• _Your task_
Return the lines word for word, from the start of the lines through the line containing "charred tire [398, 233, 416, 258]", with both ends included. Leave the pictures out of your answer.

Entries for labeling bounding boxes:
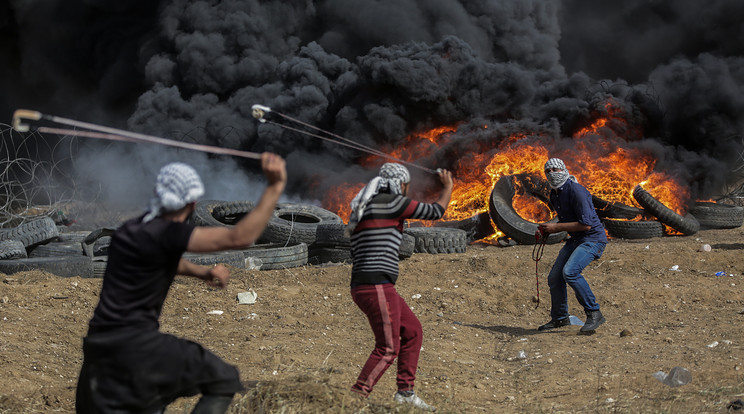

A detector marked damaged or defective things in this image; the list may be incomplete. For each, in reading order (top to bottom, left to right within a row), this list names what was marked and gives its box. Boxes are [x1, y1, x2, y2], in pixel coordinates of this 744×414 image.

charred tire [0, 239, 27, 258]
charred tire [0, 217, 58, 249]
charred tire [0, 256, 93, 278]
charred tire [28, 241, 83, 258]
charred tire [182, 252, 246, 268]
charred tire [238, 243, 308, 272]
charred tire [262, 204, 342, 246]
charred tire [310, 246, 354, 266]
charred tire [398, 233, 416, 258]
charred tire [404, 226, 468, 252]
charred tire [430, 212, 494, 244]
charred tire [488, 173, 564, 244]
charred tire [592, 196, 644, 220]
charred tire [600, 217, 664, 239]
charred tire [632, 187, 700, 236]
charred tire [684, 201, 744, 230]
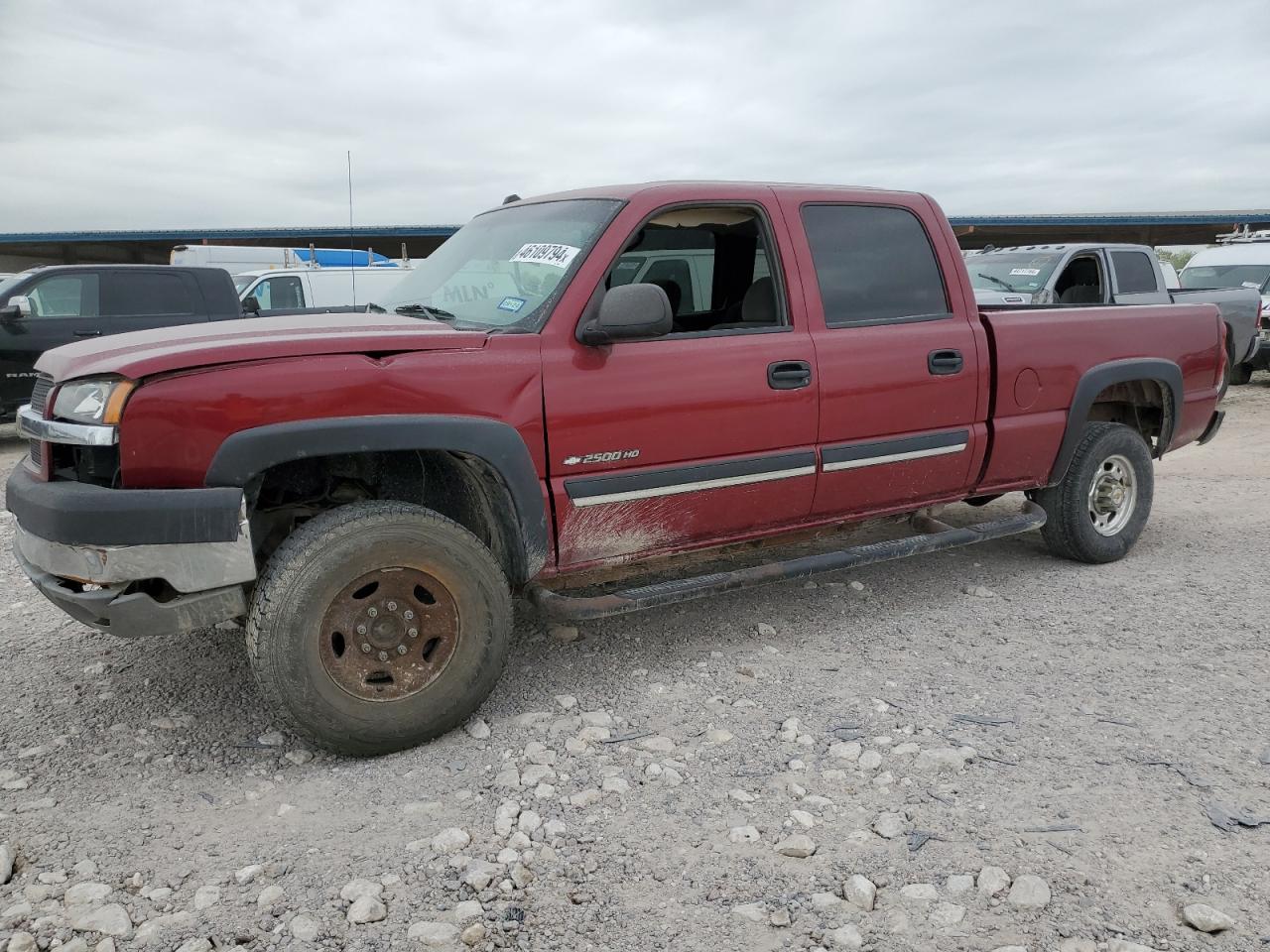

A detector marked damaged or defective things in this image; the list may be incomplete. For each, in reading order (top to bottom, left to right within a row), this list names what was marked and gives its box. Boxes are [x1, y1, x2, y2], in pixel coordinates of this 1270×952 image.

• _Response to this exercise_
A detector marked damaged or defective things in this image; the list may be incomplete. For each, in reading order (top to bottom, left to right within a row), this list names what was marked and gives its box. Boxes are [x1, y1, x2, y2], in pixel coordinates of this 744×414 image.

charred tire [0, 239, 27, 258]
charred tire [0, 217, 58, 249]
charred tire [0, 256, 93, 278]
charred tire [28, 241, 83, 258]
charred tire [182, 252, 246, 268]
charred tire [238, 243, 308, 272]
charred tire [262, 204, 342, 246]
charred tire [310, 246, 354, 266]
charred tire [398, 233, 416, 258]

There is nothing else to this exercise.